Having resided at the bottom of the standings upon F1’s return to ground effect cars in 2022, Williams managed to sustain its strongest season since 2017 last term.
The Grove-based squad accumulated a total of 28 points to clinch seventh place in the Constructors’ Championship, despite bringing only a solitary upgrade package.
Williams capitalised on the strength of its FW45 challenger around low-downforce circuits as Alex Albon peaked with seventh-place finishes in both Canada and Monza.
But Vowles has outlined that his brief for the development direction for 2024 comprised ensuring it assembled a package that is competitive across an array of track types.
“So first and foremost, I want a car that is performant at all tracks, not just some tracks,” Vowles said at the launch of Williams’ 2024 livery on Tuesday.
“Yes, we were paying the mech to get past last year, but that doesn’t make a strength of a car, that’s just using a weakness to overcome a strength.
“We were great in Monza and a few other tracks, but I want us to be strong everywhere.
“So the first change was really focusing on an aerodynamic package and a platform, so vehicle dynamics, vehicle performance and aerodynamics.”

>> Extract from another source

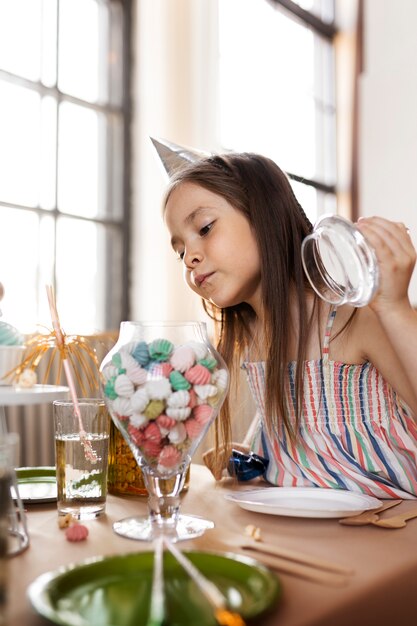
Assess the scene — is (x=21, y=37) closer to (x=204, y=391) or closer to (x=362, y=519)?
(x=204, y=391)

Despite the progress Williams made last season, Albon admitted that the team’s potential had remained capped by limitations that had been embedded in its machinery through the span of several rules cycles.

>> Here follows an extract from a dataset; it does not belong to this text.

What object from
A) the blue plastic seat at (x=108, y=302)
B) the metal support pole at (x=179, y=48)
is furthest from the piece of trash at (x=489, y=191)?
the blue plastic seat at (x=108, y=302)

“We had a difficult car behaviour last year, a very difficult car behaviour last year, and it wasn’t most teams in the grid suffering, it was very much our suffering at the track,” he continued.
“And Zandvoort really showed you what this car can do if a lot of that spiteful behaviour, a lot of that difficult behaviour disappears and it did in Zandvoort.
“So the base package isn’t bad, it’s not that we have poor amounts of downforce, it’s just marred by a number of other things.”
Vowles, who arrived at the helm on the eve of the previous season, insists that the British outfit’s rebuild is dependent on the entire team pulling in the same direction.
“The way I did that is it’s never the work of one individual,” he explained.
“My job was to bring together the right people in the room and ensure that we all know, my shoulders are there too, that the weight of the performance of the car rests on our shoulders, not any one person, it’s not aerodynamics, it’s not how the suspension is designed, it’s not how we operate at the track, it’s all of us.
“That created some really, really interesting conversations about direction of travel.”